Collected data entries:
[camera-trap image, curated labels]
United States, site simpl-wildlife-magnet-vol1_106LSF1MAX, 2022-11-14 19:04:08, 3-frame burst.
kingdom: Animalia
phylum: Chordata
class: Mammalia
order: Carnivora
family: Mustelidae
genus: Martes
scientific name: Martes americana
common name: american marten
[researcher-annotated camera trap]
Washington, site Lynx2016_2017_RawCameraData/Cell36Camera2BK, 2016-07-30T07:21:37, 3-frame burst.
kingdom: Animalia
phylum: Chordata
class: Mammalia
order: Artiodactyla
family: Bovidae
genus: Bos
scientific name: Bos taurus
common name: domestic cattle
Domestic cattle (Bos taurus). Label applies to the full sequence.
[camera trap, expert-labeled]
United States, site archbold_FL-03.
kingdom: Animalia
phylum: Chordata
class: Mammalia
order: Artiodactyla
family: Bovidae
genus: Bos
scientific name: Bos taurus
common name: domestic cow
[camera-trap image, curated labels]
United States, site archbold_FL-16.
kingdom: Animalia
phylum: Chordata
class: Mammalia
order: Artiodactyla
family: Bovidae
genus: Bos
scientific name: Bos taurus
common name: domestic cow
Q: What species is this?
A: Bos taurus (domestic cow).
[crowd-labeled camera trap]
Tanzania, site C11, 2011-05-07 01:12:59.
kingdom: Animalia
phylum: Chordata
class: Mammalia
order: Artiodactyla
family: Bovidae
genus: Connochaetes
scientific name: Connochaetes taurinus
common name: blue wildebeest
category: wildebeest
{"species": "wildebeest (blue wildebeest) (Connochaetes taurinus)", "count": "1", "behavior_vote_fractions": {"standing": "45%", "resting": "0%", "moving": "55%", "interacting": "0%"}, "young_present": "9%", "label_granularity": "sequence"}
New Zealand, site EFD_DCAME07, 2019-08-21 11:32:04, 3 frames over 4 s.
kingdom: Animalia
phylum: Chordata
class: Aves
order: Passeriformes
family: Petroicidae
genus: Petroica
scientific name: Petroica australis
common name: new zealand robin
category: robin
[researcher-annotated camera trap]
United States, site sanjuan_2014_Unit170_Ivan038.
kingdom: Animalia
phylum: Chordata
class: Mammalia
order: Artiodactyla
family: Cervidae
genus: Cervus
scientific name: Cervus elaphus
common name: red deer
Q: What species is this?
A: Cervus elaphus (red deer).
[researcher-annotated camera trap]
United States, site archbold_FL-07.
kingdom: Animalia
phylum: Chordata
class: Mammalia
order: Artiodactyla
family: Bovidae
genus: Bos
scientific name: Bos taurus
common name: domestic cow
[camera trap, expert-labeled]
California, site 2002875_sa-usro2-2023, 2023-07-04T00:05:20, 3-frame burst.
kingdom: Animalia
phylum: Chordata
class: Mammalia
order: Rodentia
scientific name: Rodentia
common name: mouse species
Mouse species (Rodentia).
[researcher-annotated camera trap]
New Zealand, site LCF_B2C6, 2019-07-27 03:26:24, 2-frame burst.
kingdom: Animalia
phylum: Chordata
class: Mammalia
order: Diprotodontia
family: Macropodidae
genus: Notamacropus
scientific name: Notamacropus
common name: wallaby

▶ **What to work on**: Write the data from above out again, exactly.

▶ **Task solution**:
[camera-trap image, curated labels]
United States, site simpl-wildlife-magnet-vol1_106LSF1MAX, 2022-11-14 19:04:08, 3-frame burst.
kingdom: Animalia
phylum: Chordata
class: Mammalia
order: Carnivora
family: Mustelidae
genus: Martes
scientific name: Martes americana
common name: american marten
[researcher-annotated camera trap]
Washington, site Lynx2016_2017_RawCameraData/Cell36Camera2BK, 2016-07-30T07:21:37, 3-frame burst.
kingdom: Animalia
phylum: Chordata
class: Mammalia
order: Artiodactyla
family: Bovidae
genus: Bos
scientific name: Bos taurus
common name: domestic cattle
Domestic cattle (Bos taurus). Label applies to the full sequence.
[camera trap, expert-labeled]
United States, site archbold_FL-03.
kingdom: Animalia
phylum: Chordata
class: Mammalia
order: Artiodactyla
family: Bovidae
genus: Bos
scientific name: Bos taurus
common name: domestic cow
[camera-trap image, curated labels]
United States, site archbold_FL-16.
kingdom: Animalia
phylum: Chordata
class: Mammalia
order: Artiodactyla
family: Bovidae
genus: Bos
scientific name: Bos taurus
common name: domestic cow
Q: What species is this?
A: Bos taurus (domestic cow).
[crowd-labeled camera trap]
Tanzania, site C11, 2011-05-07 01:12:59.
kingdom: Animalia
phylum: Chordata
class: Mammalia
order: Artiodactyla
family: Bovidae
genus: Connochaetes
scientific name: Connochaetes taurinus
common name: blue wildebeest
category: wildebeest
{"species": "wildebeest (blue wildebeest) (Connochaetes taurinus)", "count": "1", "behavior_vote_fractions": {"standing": "45%", "resting": "0%", "moving": "55%", "interacting": "0%"}, "young_present": "9%", "label_granularity": "sequence"}
New Zealand, site EFD_DCAME07, 2019-08-21 11:32:04, 3 frames over 4 s.
kingdom: Animalia
phylum: Chordata
class: Aves
order: Passeriformes
family: Petroicidae
genus: Petroica
scientific name: Petroica australis
common name: new zealand robin
category: robin
[researcher-annotated camera trap]
United States, site sanjuan_2014_Unit170_Ivan038.
kingdom: Animalia
phylum: Chordata
class: Mammalia
order: Artiodactyla
family: Cervidae
genus: Cervus
scientific name: Cervus elaphus
common name: red deer
Q: What species is this?
A: Cervus elaphus (red deer).
[researcher-annotated camera trap]
United States, site archbold_FL-07.
kingdom: Animalia
phylum: Chordata
class: Mammalia
order: Artiodactyla
family: Bovidae
genus: Bos
scientific name: Bos taurus
common name: domestic cow
[camera trap, expert-labeled]
California, site 2002875_sa-usro2-2023, 2023-07-04T00:05:20, 3-frame burst.
kingdom: Animalia
phylum: Chordata
class: Mammalia
order: Rodentia
scientific name: Rodentia
common name: mouse species
Mouse species (Rodentia).
[researcher-annotated camera trap]
New Zealand, site LCF_B2C6, 2019-07-27 03:26:24, 2-frame burst.
kingdom: Animalia
phylum: Chordata
class: Mammalia
order: Diprotodontia
family: Macropodidae
genus: Notamacropus
scientific name: Notamacropus
common name: wallaby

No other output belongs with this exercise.